- At two minutes shy of four hours—Rivette is an auteur who certainly uses duration and works in long form. I’m not entirely sure if Rivette was part of the Andy Warhol avant-garde influence in the 1960’s or not
- Starts and ends with Emmanuelle Béart’s voice-over narration. The film is split into two parts like a 1960’s epic (no musical interlude or anything though)—there is one “but the next morning…” title which is a wink to Rivette’s 1974 Celine and Julie Go Boating
- It is a detailed portrayal of the artistic process – Michel Piccoli’s Edouard Frenhofer is creating a work of art with Emmanuelle Béart’s Marianne as his model/inspiration. There is also a complex struggle between the two and their lovers (played by Jane Birkin and David Bursztein)
- Piccoli is wonderful—along with Contempt this may be his best work.

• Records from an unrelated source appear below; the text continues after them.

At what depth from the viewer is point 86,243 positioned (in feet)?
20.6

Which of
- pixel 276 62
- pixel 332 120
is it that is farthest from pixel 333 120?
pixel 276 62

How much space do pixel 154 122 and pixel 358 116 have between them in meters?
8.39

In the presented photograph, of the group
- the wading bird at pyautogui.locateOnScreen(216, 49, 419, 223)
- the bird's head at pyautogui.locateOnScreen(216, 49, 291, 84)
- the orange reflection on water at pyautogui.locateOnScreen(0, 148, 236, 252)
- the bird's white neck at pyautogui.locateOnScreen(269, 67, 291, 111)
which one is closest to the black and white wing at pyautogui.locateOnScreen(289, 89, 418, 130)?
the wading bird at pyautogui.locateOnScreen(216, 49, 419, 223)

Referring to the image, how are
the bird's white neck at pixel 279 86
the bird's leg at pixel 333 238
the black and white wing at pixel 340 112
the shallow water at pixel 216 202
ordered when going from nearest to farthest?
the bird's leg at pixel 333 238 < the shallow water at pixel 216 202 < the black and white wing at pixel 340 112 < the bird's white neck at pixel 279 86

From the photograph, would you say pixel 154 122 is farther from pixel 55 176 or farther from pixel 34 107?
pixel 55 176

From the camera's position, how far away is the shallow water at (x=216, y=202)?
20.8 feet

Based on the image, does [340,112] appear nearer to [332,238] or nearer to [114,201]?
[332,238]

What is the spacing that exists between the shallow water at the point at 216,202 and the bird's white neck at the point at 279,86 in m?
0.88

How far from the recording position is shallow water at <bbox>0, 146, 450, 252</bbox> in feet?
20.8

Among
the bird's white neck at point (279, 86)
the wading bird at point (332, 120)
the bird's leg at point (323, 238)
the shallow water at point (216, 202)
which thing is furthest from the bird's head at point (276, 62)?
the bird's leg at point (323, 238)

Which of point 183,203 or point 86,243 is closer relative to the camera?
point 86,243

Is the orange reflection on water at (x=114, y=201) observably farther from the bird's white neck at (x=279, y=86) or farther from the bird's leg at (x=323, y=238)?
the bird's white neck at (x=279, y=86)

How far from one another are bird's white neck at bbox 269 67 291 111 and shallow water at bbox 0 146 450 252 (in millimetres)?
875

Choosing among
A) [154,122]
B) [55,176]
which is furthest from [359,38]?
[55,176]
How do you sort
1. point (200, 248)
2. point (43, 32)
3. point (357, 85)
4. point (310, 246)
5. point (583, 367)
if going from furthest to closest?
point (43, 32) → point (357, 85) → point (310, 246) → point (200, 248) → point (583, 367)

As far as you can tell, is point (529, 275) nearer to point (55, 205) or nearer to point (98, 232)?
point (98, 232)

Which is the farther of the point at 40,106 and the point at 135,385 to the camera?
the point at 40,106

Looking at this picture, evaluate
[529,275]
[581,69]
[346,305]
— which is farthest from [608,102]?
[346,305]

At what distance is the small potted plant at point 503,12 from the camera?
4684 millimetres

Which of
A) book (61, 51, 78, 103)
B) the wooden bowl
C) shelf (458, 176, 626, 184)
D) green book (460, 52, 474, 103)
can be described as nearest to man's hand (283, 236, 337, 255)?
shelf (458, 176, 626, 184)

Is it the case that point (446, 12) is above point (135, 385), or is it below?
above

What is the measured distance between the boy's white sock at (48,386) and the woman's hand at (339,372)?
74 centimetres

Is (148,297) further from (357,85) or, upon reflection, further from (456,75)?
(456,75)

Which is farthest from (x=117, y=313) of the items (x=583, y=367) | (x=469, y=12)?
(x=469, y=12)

He absolutely inhabits the aloof “what day is it today?”, irritable, brilliantly (and brilliantly tormented) artist. “I need a masterpiece or nothing”. Piccoli doesn’t give the appearance of acting at all (he is so natural in his denim uniform just moving around the barn studio in silent scenes arranging his brushes and bossing her around) and it is a character study of great depth—for Béart it is nearly an equal feat, too.
- Rivette’s triumph is a little tougher to reconcile. It is a methodical study of the process and I can appreciate that Rivette is using duration as a weapon. He’s simulating the authentic documentation of the creative process. If it were 90 minutes it would be easy and it would mock his intent. His camera is just off to the side watching hands (not Piccoli’s) sketch, stumble, sketch again, and so on for a long time. Sometimes Rivette holds for a long time, sometime he jump cuts within the same set-up to speed up. He has a slow zoom a few times but not a real repeatable form or balance or routine (this isn’t Jarmusch capturing the process in Paterson which is the far stronger formal achievement).

It is a detailed portrayal of the artistic process
- A very nice Antonioni-like shot of Piccoli through two sets of doors at the 198 minute mark…. but beautiful frames or camera movements isn’t Rivette
- Yet- there is a remarkable joust and relationship between the two actors and characters. There’s a symbolic rape—he’s breaking her down (he says that explicitly) but he also exhausts himself and there’s doubt, too and she pushes back. She’s a strong character.